Actividades
1 > Según el texto sobre el papanatismo, ¿qué nombre recibe el fenómeno que consiste en un culto desmesurado a lo desconocido?
2 > Copie literalmente el pasaje del texto sobre el papanatismo que va desde "Cada vez es" hasta "digno de consideración.".

Texto de lectura

Sobre El Parnasillo

Cada vez es más habitual en los foros culturales toparse con un creciente fenómeno que yo he bautizado como papanatismo cultural e intelectual, y que consiste, en pocas palabras, en un culto desmesurado a lo desconocido. Según propugna esta corriente de nuevo cuño, lo que es universalmente conocido no merece ser tenido en cuenta y es vulgar por definición, mientras que lo raro, aquello a lo que sólo tres mentes privilegiadas tienen acceso, es lo único digno de consideración.
La rareza, auténtico motor del papanatismo, presenta algunas variantes. Lo que hace que una obra sea rara puede ser su escasa difusión, su exótica procedencia, su modesta elaboración o las tres cosas a la vez. Éste es el caso de las películas del director de origen tailandés Apichatpong Weerasethakul, muy alabadas por todos los papanatas, que indefectiblemente se sienten atraídos por su nombre impronunciable y por proceder de una cinematografía ignota en Occidente. Poco importa que sus películas sean buenas o malas, que sacar a relucir ese nombre en una conversación queda muy cool. En el extremo opuesto, pronunciar el nombre de Steven Spielberg es poco menos que una blasfemia, porque es de todos conocido, y para un papanatas sus películas siempre serán malas por venir de quien vienen.
Salta a la vista que lo que mueve a los practicantes de este culto es un aire de distinción que les hace diferentes -y superiores, claro está- al resto de los mortales. No puede haber papanatas que no sea de suyo engreído y petulante, y que trate con desprecio a quien considera que no está a su altura; es decir, a casi todos. En un debate siempre aportará más descalificaciones que argumentos, queriendo dejar bien a las claras que él está por encima de controversias y razonamientos con personas cortas de entendederas.

Material proporcionado
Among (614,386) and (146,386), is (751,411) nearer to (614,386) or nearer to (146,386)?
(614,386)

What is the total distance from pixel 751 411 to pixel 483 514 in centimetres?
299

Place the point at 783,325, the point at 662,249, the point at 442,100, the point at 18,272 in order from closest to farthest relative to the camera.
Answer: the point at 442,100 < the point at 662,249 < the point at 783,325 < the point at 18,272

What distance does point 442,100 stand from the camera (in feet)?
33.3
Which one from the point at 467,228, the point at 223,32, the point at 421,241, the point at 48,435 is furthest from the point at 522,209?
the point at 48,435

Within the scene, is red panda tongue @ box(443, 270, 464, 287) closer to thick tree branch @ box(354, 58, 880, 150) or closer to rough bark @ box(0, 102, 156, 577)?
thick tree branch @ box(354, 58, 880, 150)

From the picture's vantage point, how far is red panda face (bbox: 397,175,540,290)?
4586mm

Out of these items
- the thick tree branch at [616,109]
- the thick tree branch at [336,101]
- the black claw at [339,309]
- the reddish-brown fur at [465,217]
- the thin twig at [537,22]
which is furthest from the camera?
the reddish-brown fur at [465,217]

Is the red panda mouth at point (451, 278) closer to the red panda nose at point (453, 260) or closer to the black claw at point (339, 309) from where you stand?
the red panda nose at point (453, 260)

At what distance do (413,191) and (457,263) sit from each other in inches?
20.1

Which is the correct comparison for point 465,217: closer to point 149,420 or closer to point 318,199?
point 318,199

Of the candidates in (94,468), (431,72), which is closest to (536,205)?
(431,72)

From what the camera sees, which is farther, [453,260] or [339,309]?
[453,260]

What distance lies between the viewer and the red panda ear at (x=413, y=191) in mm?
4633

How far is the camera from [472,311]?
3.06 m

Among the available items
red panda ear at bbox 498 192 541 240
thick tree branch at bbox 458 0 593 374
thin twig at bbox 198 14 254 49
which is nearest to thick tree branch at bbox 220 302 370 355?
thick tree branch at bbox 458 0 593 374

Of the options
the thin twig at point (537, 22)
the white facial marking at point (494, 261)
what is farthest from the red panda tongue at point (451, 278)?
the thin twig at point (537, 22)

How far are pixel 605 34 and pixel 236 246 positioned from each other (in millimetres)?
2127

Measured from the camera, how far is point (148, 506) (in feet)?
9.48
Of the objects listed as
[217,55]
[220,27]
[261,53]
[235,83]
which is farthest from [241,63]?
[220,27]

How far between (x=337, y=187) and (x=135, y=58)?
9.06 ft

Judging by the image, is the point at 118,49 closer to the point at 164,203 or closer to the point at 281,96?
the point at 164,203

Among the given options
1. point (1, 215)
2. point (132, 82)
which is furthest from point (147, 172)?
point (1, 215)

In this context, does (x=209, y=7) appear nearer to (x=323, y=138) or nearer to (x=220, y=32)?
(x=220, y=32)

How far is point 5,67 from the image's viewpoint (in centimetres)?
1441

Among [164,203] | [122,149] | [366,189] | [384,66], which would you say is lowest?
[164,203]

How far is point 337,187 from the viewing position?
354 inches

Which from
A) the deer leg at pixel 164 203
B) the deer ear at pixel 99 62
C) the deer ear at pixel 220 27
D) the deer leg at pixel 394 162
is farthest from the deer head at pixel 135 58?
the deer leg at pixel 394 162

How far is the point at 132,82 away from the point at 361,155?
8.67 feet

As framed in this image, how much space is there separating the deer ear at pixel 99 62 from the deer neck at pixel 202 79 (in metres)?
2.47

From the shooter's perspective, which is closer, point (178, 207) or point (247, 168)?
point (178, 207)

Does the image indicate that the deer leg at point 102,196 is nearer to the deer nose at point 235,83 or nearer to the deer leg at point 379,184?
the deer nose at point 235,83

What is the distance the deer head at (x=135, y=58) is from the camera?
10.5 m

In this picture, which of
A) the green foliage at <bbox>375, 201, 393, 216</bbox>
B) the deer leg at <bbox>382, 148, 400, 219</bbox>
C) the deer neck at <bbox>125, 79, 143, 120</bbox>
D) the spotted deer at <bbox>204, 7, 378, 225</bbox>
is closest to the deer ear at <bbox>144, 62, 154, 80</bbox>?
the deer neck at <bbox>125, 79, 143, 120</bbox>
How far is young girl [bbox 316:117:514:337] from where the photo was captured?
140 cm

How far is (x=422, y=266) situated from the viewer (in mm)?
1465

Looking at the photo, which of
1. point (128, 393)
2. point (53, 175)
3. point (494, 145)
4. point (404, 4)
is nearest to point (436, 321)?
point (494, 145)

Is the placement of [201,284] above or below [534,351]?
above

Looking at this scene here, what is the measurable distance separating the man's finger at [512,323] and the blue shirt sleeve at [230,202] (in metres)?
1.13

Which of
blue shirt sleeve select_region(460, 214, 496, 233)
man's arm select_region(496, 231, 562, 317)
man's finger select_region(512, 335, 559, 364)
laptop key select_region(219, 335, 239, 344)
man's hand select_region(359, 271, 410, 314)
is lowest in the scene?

Soluciones
1 > Papanatismo cultural e intelectual.

2 >
Cada vez es más habitual en los foros culturales toparse con un creciente fenómeno que yo he bautizado como papanatismo cultural e intelectual, y que consiste, en pocas palabras, en un culto desmesurado a lo desconocido. Según propugna esta corriente de nuevo cuño, lo que es universalmente conocido no merece ser tenido en cuenta y es vulgar por definición, mientras que lo raro, aquello a lo que sólo tres mentes privilegiadas tienen acceso, es lo único digno de consideración.